# MMS isn't working



## Austin (Jul 4, 2012)

Hey guys. I tried posting in the carbon thread on xda but to no help. Mms is only working through sliding messaging and wifi off. I'm running the 4/7 nightly. It also happened on liquid( 4/12 build and I think 4/14 nightly) but I wasn't able to check If it worked with wifi off. I changed the APN file too, through manually editing it and through sliding messaging. Is this fixed in the later nightlies or do I have to do something else.

Thanks!

Sent from my SCH-I535 using Tapatalk 2


----------



## razorloves (Jun 7, 2011)

http://rootzwiki.com/forum/577-carbondev/


----------



## Austin (Jul 4, 2012)

razorloves said:


> http://rootzwiki.com/forum/577-carbondev/


How is this related? I'm getting sent to a link for liberty rom for the DROID X...

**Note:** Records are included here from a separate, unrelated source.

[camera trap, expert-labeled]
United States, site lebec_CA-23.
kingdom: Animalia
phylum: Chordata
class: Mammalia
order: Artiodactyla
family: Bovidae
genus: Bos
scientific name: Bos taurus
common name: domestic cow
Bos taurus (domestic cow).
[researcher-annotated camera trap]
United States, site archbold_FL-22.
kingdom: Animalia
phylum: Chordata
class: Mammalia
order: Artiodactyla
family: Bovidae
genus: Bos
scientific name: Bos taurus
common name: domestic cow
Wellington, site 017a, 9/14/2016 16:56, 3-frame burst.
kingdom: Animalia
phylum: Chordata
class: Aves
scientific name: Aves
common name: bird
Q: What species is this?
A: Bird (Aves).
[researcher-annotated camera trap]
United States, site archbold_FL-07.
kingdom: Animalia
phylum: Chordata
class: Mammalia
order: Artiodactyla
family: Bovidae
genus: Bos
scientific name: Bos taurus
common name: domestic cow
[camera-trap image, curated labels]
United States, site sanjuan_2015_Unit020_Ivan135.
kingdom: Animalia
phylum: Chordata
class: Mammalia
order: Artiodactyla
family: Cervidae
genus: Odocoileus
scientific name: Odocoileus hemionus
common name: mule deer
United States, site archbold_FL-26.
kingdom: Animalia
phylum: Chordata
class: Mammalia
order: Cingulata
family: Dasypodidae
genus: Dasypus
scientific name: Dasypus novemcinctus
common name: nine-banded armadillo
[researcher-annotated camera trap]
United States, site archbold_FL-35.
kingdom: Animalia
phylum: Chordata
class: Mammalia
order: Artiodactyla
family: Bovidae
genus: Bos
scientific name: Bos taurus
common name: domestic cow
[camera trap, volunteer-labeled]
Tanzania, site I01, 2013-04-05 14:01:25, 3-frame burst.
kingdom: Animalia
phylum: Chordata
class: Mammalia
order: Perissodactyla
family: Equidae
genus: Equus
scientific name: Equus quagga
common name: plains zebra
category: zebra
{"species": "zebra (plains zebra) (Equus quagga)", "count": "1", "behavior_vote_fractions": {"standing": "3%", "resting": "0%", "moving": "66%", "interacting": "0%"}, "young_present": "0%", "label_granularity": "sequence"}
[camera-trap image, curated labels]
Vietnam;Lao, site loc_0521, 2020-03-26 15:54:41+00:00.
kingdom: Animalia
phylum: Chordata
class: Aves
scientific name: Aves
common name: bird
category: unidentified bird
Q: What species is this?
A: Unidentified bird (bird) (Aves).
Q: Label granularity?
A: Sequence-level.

Sent from my SCH-I535 using Tapatalk 2


----------



## Austin (Jul 4, 2012)

razorloves said:


> http://rootzwiki.com/forum/577-carbondev/


Now I see the carbon thread. I don't think it belongs there because it is happening across all aosp roms.

Sent from my SCH-I535 using Tapatalk 2


----------



## bornx (Oct 16, 2012)

Some ROMs automatically disable mobile data when wifi is turned on. Mms won't send/receive if mobile data is disabled. You can't send mms over wifi.

Sent from my SCH-R880 using Tapatalk 2


----------